━━━ DATA SHOWN

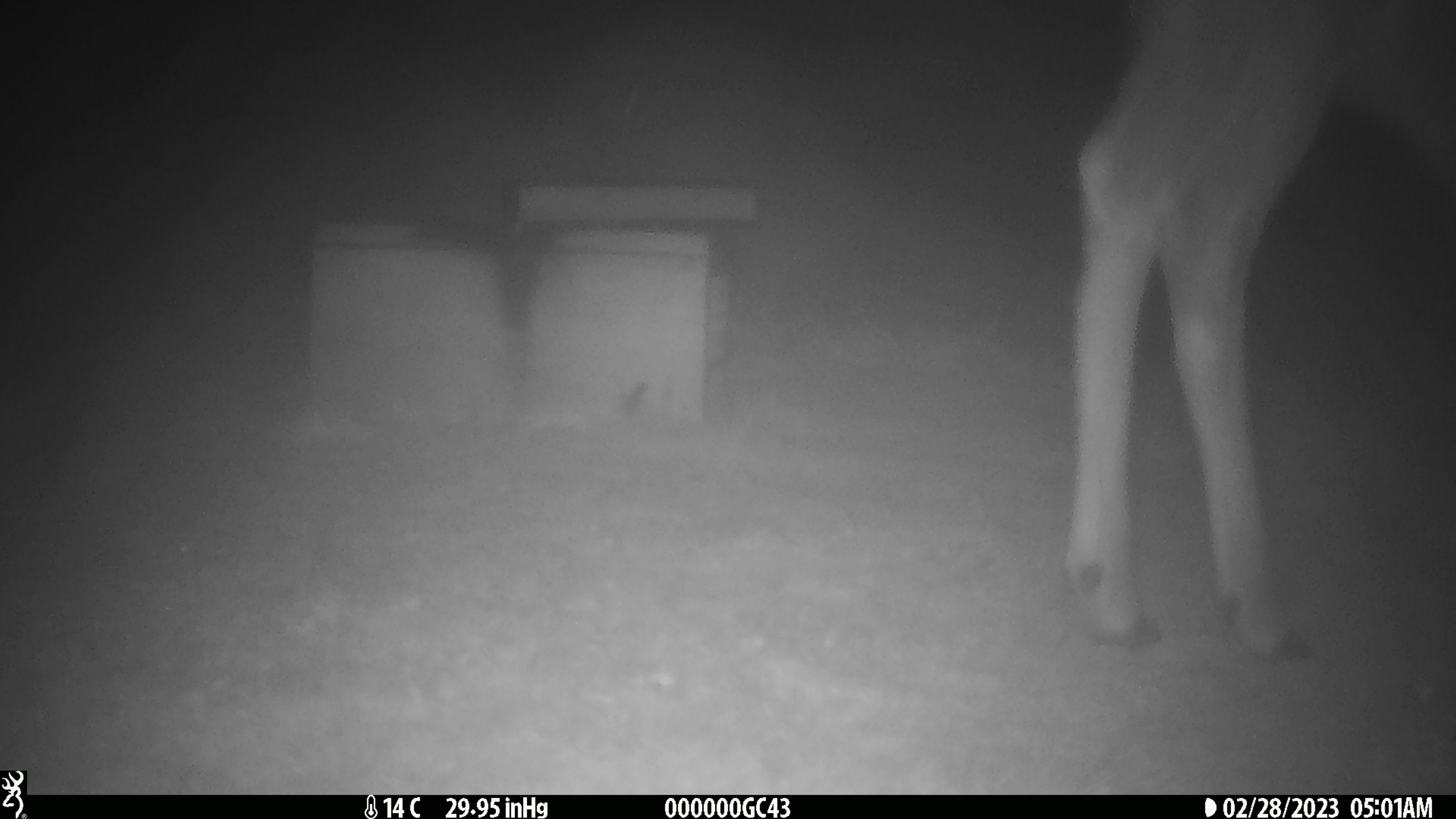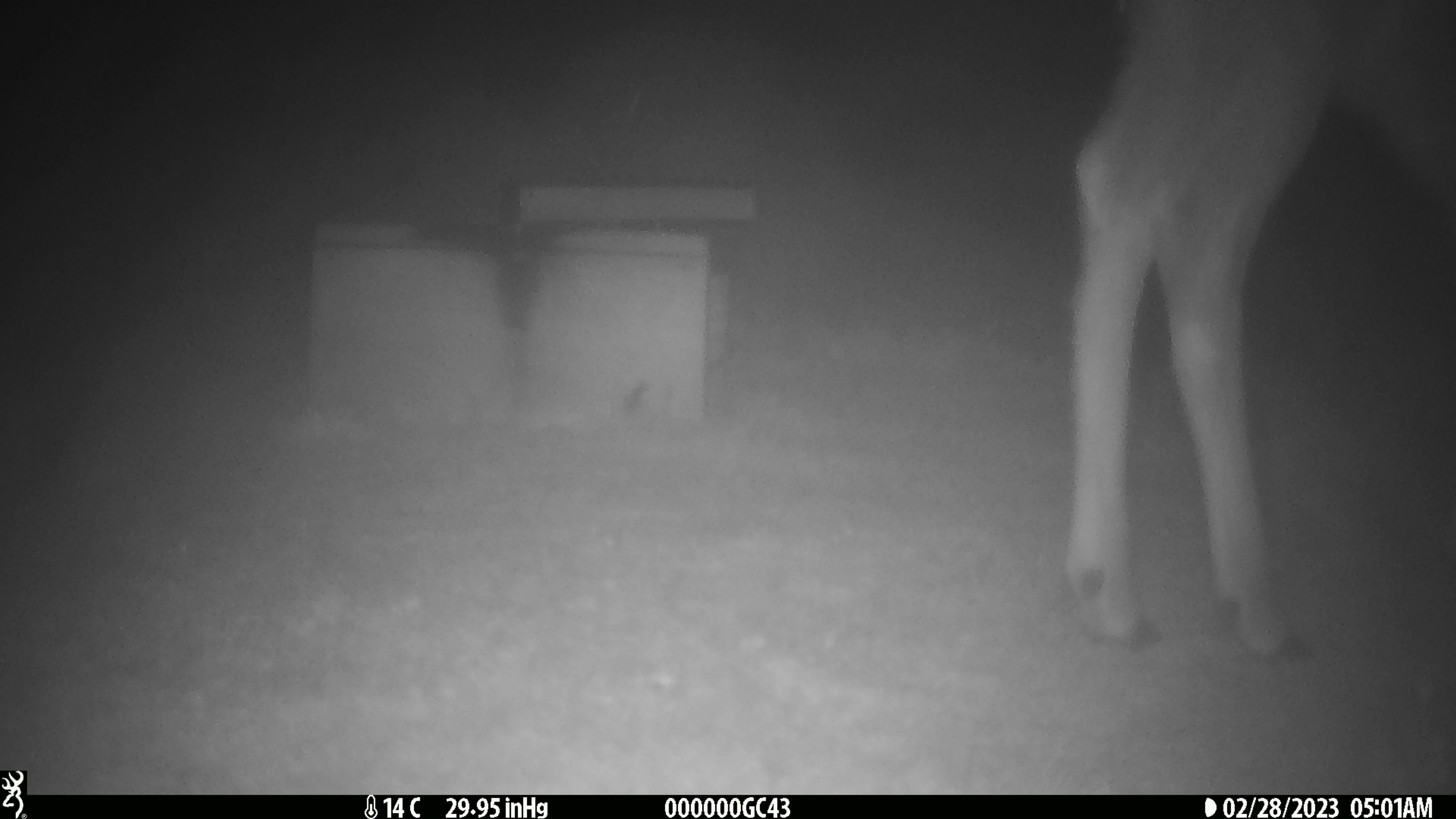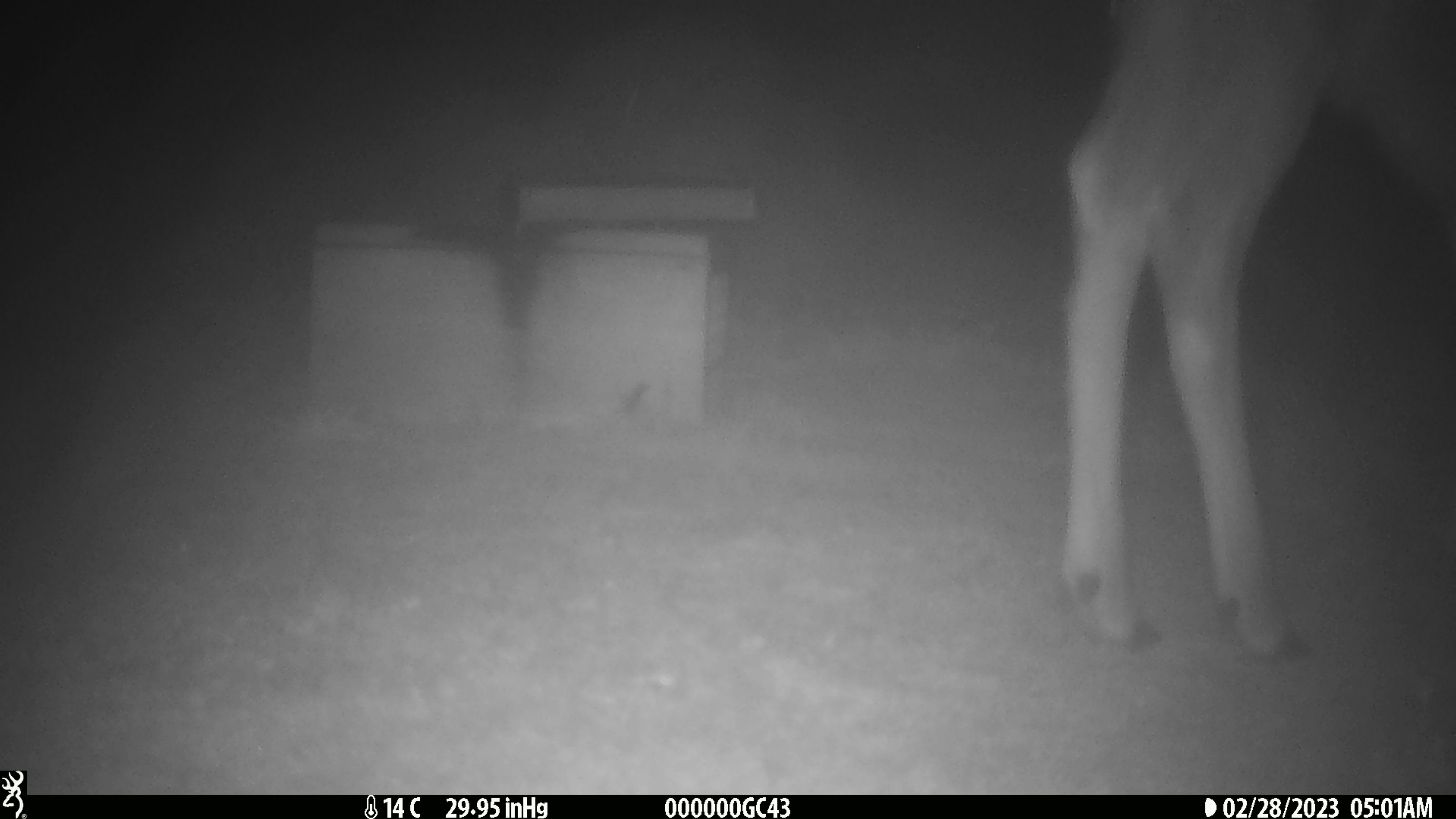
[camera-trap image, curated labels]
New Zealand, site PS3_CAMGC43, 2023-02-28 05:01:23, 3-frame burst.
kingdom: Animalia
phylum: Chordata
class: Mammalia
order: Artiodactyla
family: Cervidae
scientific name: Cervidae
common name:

━━━━━━

TASK ITEM — Your copy should match every record exactly and contain no pictures.

RESPONSE BOX —
[camera-trap image, curated labels]
New Zealand, site PS3_CAMGC43, 2023-02-28 05:01:23, 3-frame burst.
kingdom: Animalia
phylum: Chordata
class: Mammalia
order: Artiodactyla
family: Cervidae
scientific name: Cervidae
common name:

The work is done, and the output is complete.